[Dataset entries]
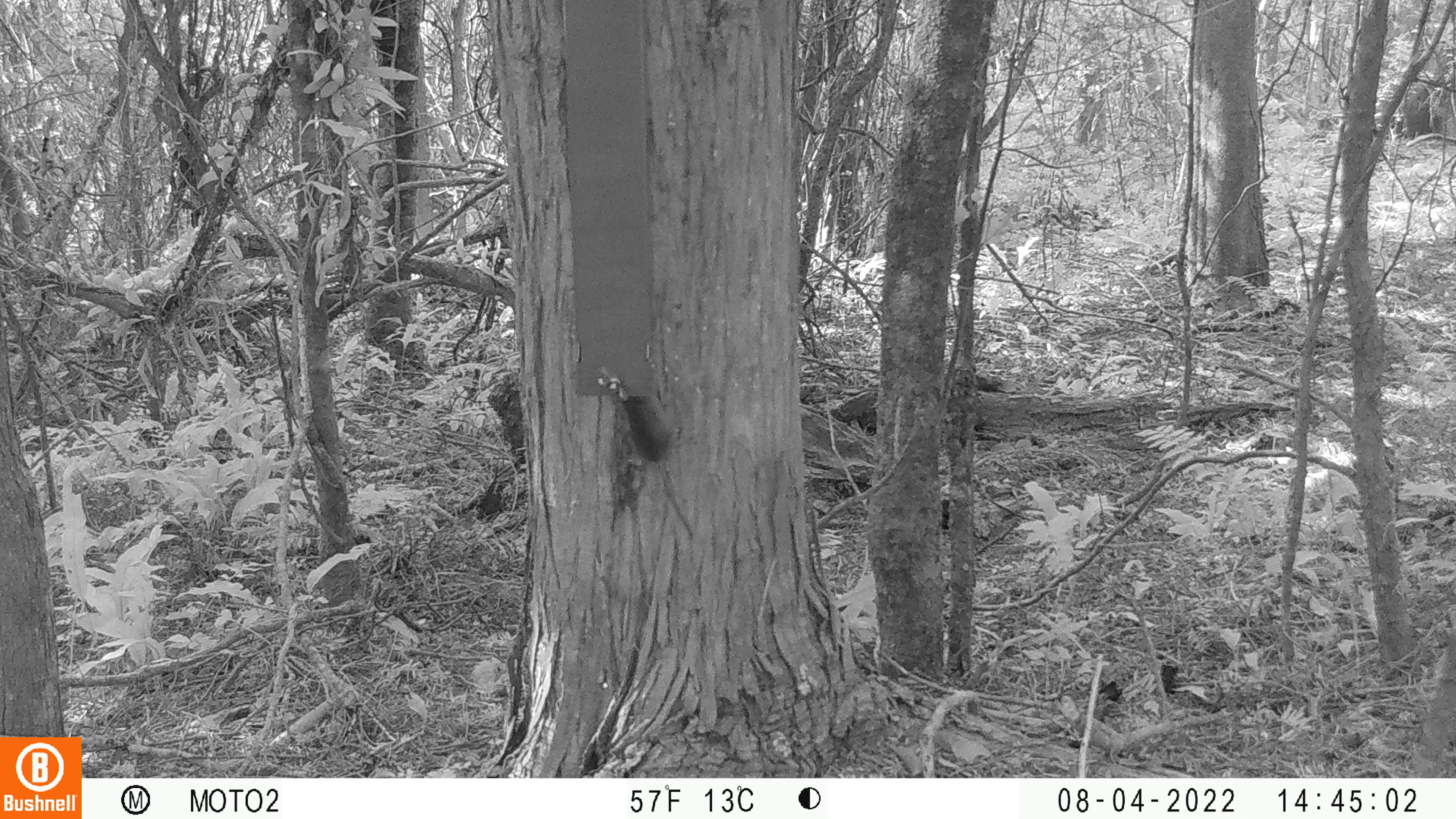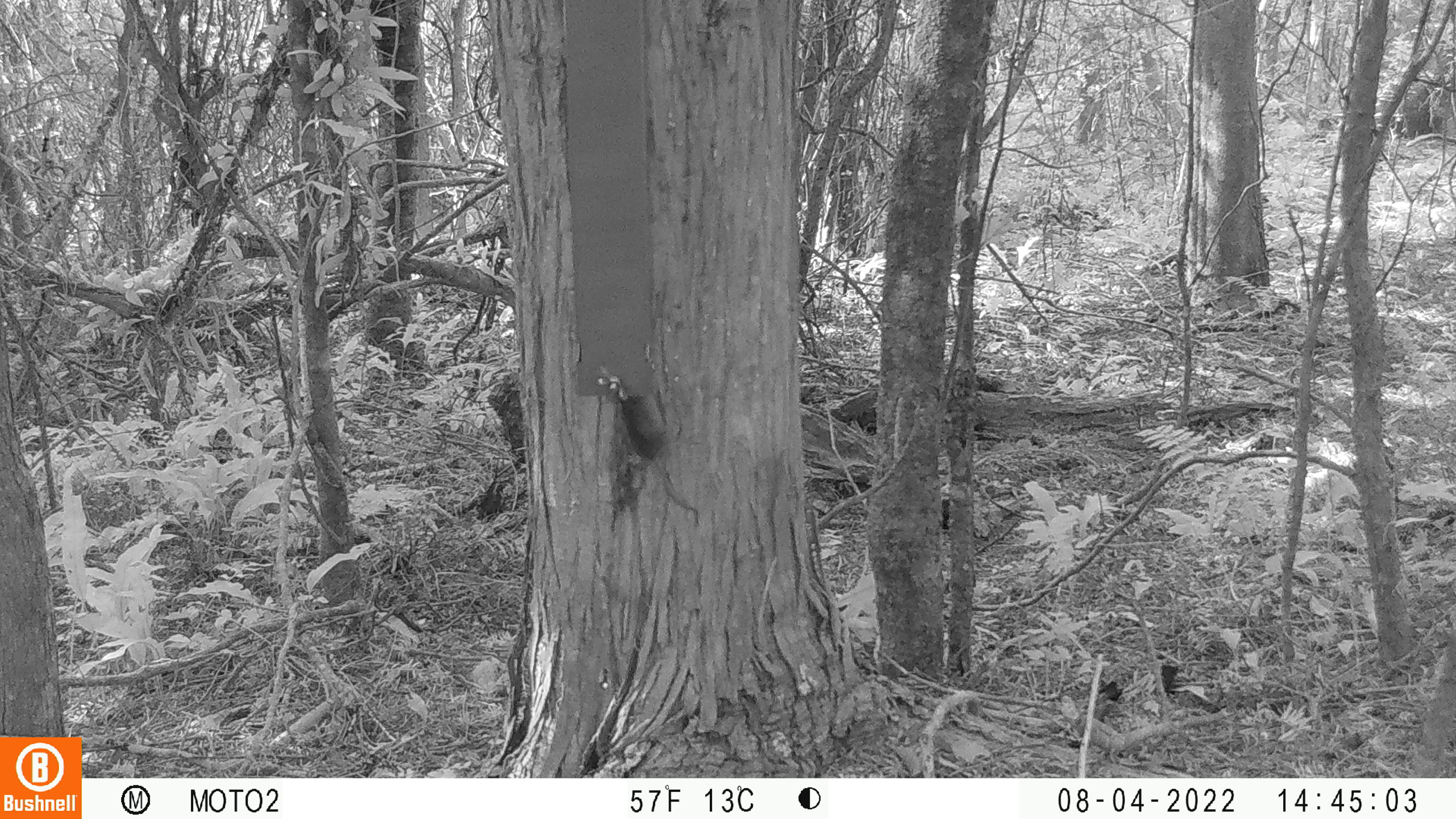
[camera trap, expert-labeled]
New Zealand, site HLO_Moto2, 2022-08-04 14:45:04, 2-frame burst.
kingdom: Animalia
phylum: Chordata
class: Mammalia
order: Rodentia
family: Muridae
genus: Mus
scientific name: Mus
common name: mouse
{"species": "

**Problem to solve:** Transcribe every entry above exactly as it stands, but skip the images.

**Finished task:**
[camera trap, expert-labeled]
New Zealand, site HLO_Moto2, 2022-08-04 14:45:04, 2-frame burst.
kingdom: Animalia
phylum: Chordata
class: Mammalia
order: Rodentia
family: Muridae
genus: Mus
scientific name: Mus
common name: mouse
{"species": "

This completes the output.